Ministerpräsident eines Freistaates zu sein ist scheinbare eine riesige Aufgabe, man steht ja in der Tradition von Gott gesalbter Fürsten und Könige, deren Salbung auch zu Allwissenheit führte. Ausnahme ist der Thüringer Ministerpräsident, der ist aber auch ein böser Linker, der nicht an die Wirksamkeit des mit der Salbung verbundenen Segens glaubt. So steht in der Stellenbeschreibung für das Amt, zumindest in Bayern und Sachsen: die Verpflichtung, mindestens wöchentlich einen Joke rauszuhauen.

Michael Kretschmer nimmt das ernst: War es vorletzte Woche noch der „vorläufige Verzicht der Erreichbarkeit einiger Gebiete“ als Weg zum Frieden für die Ukraine, so ist es in dieser Woche der 8-Stunden-Tag als Garant für unseren Wohlstand. Das ist keine neue Aussage von Michael Kretschmer.

Bereits im Juli 2023 meinte er: „Würde jeder Erwerbstätige in Deutschland nur eine Stunde pro Woche länger arbeiten, würde sich ein großes Potenzial für die Bekämpfung des Fachkräftemangels ergeben“. Das entspräche ca. 1,8 Millionen Arbeits- bzw. Fachkräften.

Die Milchmädchenrechnung liegt auf der Hand. Nehmen wir mit der Pflege eine Branche, die unter anhaltendem Fachkräftemangel leidet. Wenn auf einer Station im Krankenhaus für jede Schicht fünf Pflegekräfte benötigt werden, dann hilft es bei einer Besetzung mit drei Kräften pro Schicht – das ist dieser Fachkräftemangel – wenig, wenn diese neun statt acht Stunden arbeiten.

Natürlich wird damit für eine Stunde pro Schicht, da sind dann sechs Arbeitskräfte anwesend, eine Normal- bzw. Überbelegung simuliert. Aber nach 14 Tagen sind alle nicht mehr arbeitsfähig.

Am Fließband bei Porsche, im Drei-Schicht-Betrieb, sind dann immer eine Stunde lang zwei Arbeitskräfte an einem Arbeitsplatz anwesend. Der Schönheitsfehler ist, dass nur einer arbeiten kann. Na gut, derjenige, der Schichtende hat, kann ja die eine Stunde als Verkäufer beim Bäcker arbeiten, dort herrscht ja auch Mangel.

Fetisch 8-Stunden-Tag

Diese Woche macht Michael Kretschmer eine Knallhart-Ansage für Teilzeit-Arbeiter.
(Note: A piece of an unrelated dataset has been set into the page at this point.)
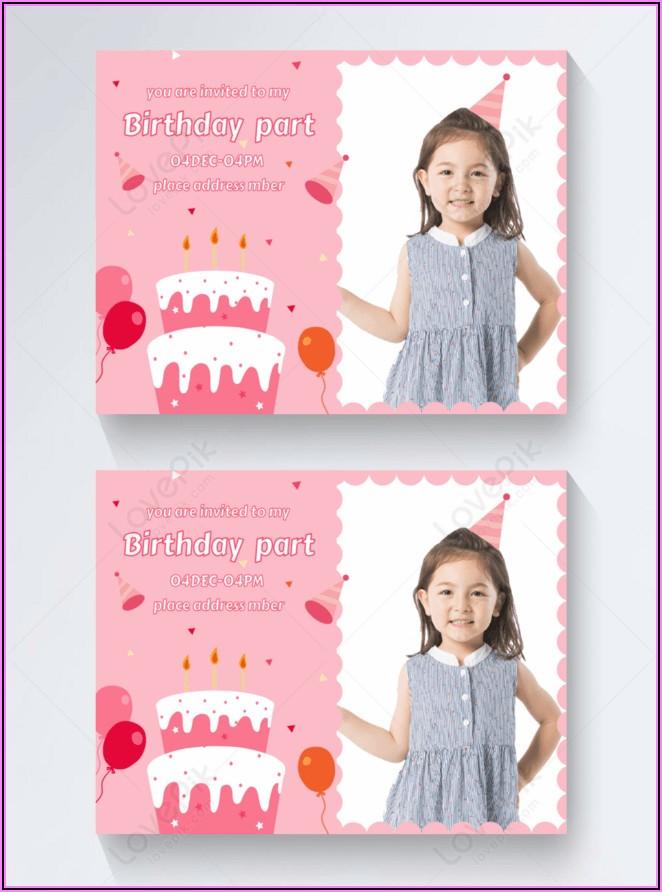 Birthday Invitation Card Template Free Download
Nachdem er bereits am zweiten Weihnachtsfeiertag die junge Generation vor dieser Teilzeitarbeit gewarnt hatte und meinte: „Wir sollten der jungen Generation vermitteln, dass man eine Wochenarbeitszeit von 40 Stunden braucht“, will er jetzt an das Teilzeit- und Befristungsgesetz ran.
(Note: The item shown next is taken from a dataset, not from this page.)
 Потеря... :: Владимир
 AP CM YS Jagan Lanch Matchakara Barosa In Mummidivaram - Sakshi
Der Ministerpräsident weiß natürlich genau, wen er da anspricht. Er spricht die Wählergeneration der Rentner an, also die, die in der DDR noch 8,75 Stunden am Tag gearbeitet haben. Diese bringen oft wenig Verständnis für die Forderungen der jungen Generation nach mehr Freizeit auf und wählen gewohnheitsmäßig CDU, meint er.

Die scheinbar soziale Aussage „Es kann nicht sein, dass diejenigen, die hohe Einkommen und einen sicheren Job haben, Teilzeit arbeiten, und die Menschen mit kleinem Einkommen und unsicheren Jobs, 40 Stunden und mehr“, geht auch zu großen Teilen am Thema vorbei.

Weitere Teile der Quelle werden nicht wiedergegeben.